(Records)
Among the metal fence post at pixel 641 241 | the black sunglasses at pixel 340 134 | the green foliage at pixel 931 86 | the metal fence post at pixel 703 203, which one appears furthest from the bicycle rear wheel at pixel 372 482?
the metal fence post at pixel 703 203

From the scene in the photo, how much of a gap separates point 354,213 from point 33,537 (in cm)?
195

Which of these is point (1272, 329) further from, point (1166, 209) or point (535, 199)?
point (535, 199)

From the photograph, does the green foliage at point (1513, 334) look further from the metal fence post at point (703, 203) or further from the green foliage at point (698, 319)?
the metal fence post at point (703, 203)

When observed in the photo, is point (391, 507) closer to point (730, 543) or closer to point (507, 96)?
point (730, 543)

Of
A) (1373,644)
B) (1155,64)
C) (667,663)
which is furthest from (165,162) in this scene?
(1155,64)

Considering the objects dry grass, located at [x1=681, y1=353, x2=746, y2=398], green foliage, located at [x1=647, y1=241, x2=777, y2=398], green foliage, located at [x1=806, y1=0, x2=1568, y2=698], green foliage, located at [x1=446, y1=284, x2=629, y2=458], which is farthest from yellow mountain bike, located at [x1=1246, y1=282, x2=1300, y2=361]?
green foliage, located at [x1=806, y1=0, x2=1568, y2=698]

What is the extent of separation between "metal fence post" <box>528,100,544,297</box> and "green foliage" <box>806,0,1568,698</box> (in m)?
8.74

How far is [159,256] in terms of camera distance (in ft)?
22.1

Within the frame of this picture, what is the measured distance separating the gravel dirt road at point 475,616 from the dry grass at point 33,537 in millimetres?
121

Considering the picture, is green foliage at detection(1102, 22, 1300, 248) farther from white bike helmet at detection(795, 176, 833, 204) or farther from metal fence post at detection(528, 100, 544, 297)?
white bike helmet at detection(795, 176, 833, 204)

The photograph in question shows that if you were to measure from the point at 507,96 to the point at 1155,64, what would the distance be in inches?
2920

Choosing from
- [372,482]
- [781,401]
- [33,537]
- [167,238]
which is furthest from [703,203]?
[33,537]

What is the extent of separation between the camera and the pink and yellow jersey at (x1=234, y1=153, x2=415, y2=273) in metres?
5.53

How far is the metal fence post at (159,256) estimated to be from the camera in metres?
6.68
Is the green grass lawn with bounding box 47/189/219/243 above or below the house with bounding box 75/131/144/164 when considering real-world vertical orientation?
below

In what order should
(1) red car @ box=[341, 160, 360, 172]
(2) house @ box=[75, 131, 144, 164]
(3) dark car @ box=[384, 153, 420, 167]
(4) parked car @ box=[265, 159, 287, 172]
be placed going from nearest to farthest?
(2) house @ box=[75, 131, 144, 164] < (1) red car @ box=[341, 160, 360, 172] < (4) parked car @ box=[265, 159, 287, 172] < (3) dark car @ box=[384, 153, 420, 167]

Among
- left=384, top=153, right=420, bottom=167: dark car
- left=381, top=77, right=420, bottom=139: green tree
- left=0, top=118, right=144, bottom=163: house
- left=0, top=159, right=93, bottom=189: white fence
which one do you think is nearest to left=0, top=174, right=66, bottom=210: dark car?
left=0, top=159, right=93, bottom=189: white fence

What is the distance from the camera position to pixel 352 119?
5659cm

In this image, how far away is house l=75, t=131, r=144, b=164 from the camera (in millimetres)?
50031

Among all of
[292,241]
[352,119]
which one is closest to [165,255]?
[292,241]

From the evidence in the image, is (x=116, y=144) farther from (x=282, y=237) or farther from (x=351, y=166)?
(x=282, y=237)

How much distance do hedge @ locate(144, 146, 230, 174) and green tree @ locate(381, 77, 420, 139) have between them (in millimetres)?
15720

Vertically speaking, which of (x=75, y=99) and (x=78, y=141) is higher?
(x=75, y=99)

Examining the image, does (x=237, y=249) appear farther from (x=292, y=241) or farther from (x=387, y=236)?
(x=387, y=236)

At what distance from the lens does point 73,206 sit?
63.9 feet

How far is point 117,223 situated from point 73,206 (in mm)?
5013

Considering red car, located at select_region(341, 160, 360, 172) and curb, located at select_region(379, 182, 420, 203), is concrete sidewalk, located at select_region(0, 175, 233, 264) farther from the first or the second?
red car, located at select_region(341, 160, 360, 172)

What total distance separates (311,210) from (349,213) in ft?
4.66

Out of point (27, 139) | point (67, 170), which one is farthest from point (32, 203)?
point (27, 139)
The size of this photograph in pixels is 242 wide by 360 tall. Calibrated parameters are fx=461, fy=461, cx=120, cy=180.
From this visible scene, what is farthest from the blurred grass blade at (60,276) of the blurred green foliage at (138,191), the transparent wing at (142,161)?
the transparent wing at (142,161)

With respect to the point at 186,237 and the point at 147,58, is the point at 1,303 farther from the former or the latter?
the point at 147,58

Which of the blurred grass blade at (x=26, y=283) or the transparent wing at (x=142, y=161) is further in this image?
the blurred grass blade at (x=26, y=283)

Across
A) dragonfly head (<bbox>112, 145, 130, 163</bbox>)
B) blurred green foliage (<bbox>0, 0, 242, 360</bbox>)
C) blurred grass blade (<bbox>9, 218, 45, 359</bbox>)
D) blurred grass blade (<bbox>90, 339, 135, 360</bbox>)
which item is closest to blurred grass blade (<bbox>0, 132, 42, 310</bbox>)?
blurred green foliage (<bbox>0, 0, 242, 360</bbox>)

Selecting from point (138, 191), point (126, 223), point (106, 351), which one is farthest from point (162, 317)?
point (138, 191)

• [Objective]
All entries must be repeated verbatim.

• [Written reply]
Among the metal fence post at pixel 641 241 | the black sunglasses at pixel 340 134 | the green foliage at pixel 931 86 | the metal fence post at pixel 703 203, which one appears furthest from the bicycle rear wheel at pixel 372 482?
the metal fence post at pixel 703 203

From the scene in the photo, how much of a gap separates point 354,213 from point 33,537 (in cm)?
195

Which of these is point (1272, 329) further from, point (1166, 209) or point (535, 199)?
point (535, 199)

From the photograph, does the green foliage at point (1513, 334) look further from the metal fence post at point (703, 203) or further from the green foliage at point (698, 319)?
the metal fence post at point (703, 203)

When observed in the photo, is point (391, 507) closer to point (730, 543) or closer to point (507, 96)?
point (730, 543)

Of
A) (1373,644)
B) (1155,64)
C) (667,663)
which is furthest from (165,162) in this scene?
(1155,64)

Considering the objects dry grass, located at [x1=681, y1=353, x2=746, y2=398], green foliage, located at [x1=647, y1=241, x2=777, y2=398], green foliage, located at [x1=806, y1=0, x2=1568, y2=698], green foliage, located at [x1=446, y1=284, x2=629, y2=458], which is farthest from yellow mountain bike, located at [x1=1246, y1=282, x2=1300, y2=361]?
green foliage, located at [x1=806, y1=0, x2=1568, y2=698]

What is the extent of separation between "metal fence post" <box>528,100,544,297</box> and "green foliage" <box>806,0,1568,698</box> (in m)?
8.74

How far is [159,256] in terms of camera distance (in ft)?
22.1

Within the frame of this picture, what is the measured distance separating the gravel dirt road at point 475,616 from the dry grass at point 33,537 in millimetres?
121

Considering the picture, is green foliage at detection(1102, 22, 1300, 248) farther from white bike helmet at detection(795, 176, 833, 204) or farther from metal fence post at detection(528, 100, 544, 297)?
white bike helmet at detection(795, 176, 833, 204)

The photograph in question shows that if you were to measure from the point at 507,96 to the point at 1155,64, what would the distance be in inches?
2920

Choosing from
- [372,482]
- [781,401]
- [33,537]
- [167,238]
which is furthest from [703,203]?
[33,537]

What is the extent of separation between the camera and the pink and yellow jersey at (x1=234, y1=153, x2=415, y2=273) in metres?
5.53

How far is the metal fence post at (159,256) estimated to be from the camera in metres?
6.68
Is the green grass lawn with bounding box 47/189/219/243 above or below the house with bounding box 75/131/144/164 when considering real-world vertical orientation?
below

In what order should
(1) red car @ box=[341, 160, 360, 172]
(2) house @ box=[75, 131, 144, 164]
(3) dark car @ box=[384, 153, 420, 167]
(4) parked car @ box=[265, 159, 287, 172]
be placed going from nearest to farthest?
(2) house @ box=[75, 131, 144, 164] < (1) red car @ box=[341, 160, 360, 172] < (4) parked car @ box=[265, 159, 287, 172] < (3) dark car @ box=[384, 153, 420, 167]

Among
- left=384, top=153, right=420, bottom=167: dark car
- left=381, top=77, right=420, bottom=139: green tree
- left=0, top=118, right=144, bottom=163: house
- left=0, top=159, right=93, bottom=189: white fence
which one do you think is nearest to left=0, top=174, right=66, bottom=210: dark car?
left=0, top=159, right=93, bottom=189: white fence

What is the distance from the camera position to pixel 352 119?
5659cm

In this image, how far away is house l=75, t=131, r=144, b=164 from the camera (in millimetres)?
50031

Among all of
[292,241]
[352,119]
which one is closest to [165,255]?
[292,241]

From the evidence in the image, is (x=116, y=144) farther from (x=282, y=237) or farther from (x=351, y=166)?
(x=282, y=237)

How much distance do hedge @ locate(144, 146, 230, 174) and green tree @ locate(381, 77, 420, 139) have between them (in millimetres)?
15720

Vertically speaking, which of (x=75, y=99) and (x=78, y=141) is higher?
(x=75, y=99)

Examining the image, does (x=237, y=249) appear farther from (x=292, y=241) or farther from (x=387, y=236)?
(x=387, y=236)

At what distance from the lens does point 73,206 sit?
63.9 feet

How far is point 117,223 situated from point 73,206 (in mm)?
5013

Considering red car, located at select_region(341, 160, 360, 172) and curb, located at select_region(379, 182, 420, 203), is concrete sidewalk, located at select_region(0, 175, 233, 264) farther from the first or the second?
red car, located at select_region(341, 160, 360, 172)

What total distance separates (311,210) from (349,213) in ft?
4.66

Out of point (27, 139) | point (67, 170), which one is farthest from point (32, 203)?
point (27, 139)
The size of this photograph in pixels is 242 wide by 360 tall. Calibrated parameters are fx=461, fy=461, cx=120, cy=180.
From this visible scene, what is farthest from the blurred grass blade at (60,276) of the blurred green foliage at (138,191), the transparent wing at (142,161)?
the transparent wing at (142,161)

With respect to the point at 186,237 and the point at 147,58, is the point at 1,303 farther from the former or the latter?
the point at 147,58

Which of the blurred grass blade at (x=26, y=283) or the transparent wing at (x=142, y=161) is further in this image?
the blurred grass blade at (x=26, y=283)

Across
A) dragonfly head (<bbox>112, 145, 130, 163</bbox>)
B) blurred green foliage (<bbox>0, 0, 242, 360</bbox>)
C) blurred grass blade (<bbox>9, 218, 45, 359</bbox>)
D) blurred grass blade (<bbox>90, 339, 135, 360</bbox>)
which item is closest to blurred grass blade (<bbox>0, 132, 42, 310</bbox>)?
blurred green foliage (<bbox>0, 0, 242, 360</bbox>)

Selecting from point (138, 191), point (126, 223), point (106, 351), which one is farthest from point (162, 317)?
point (138, 191)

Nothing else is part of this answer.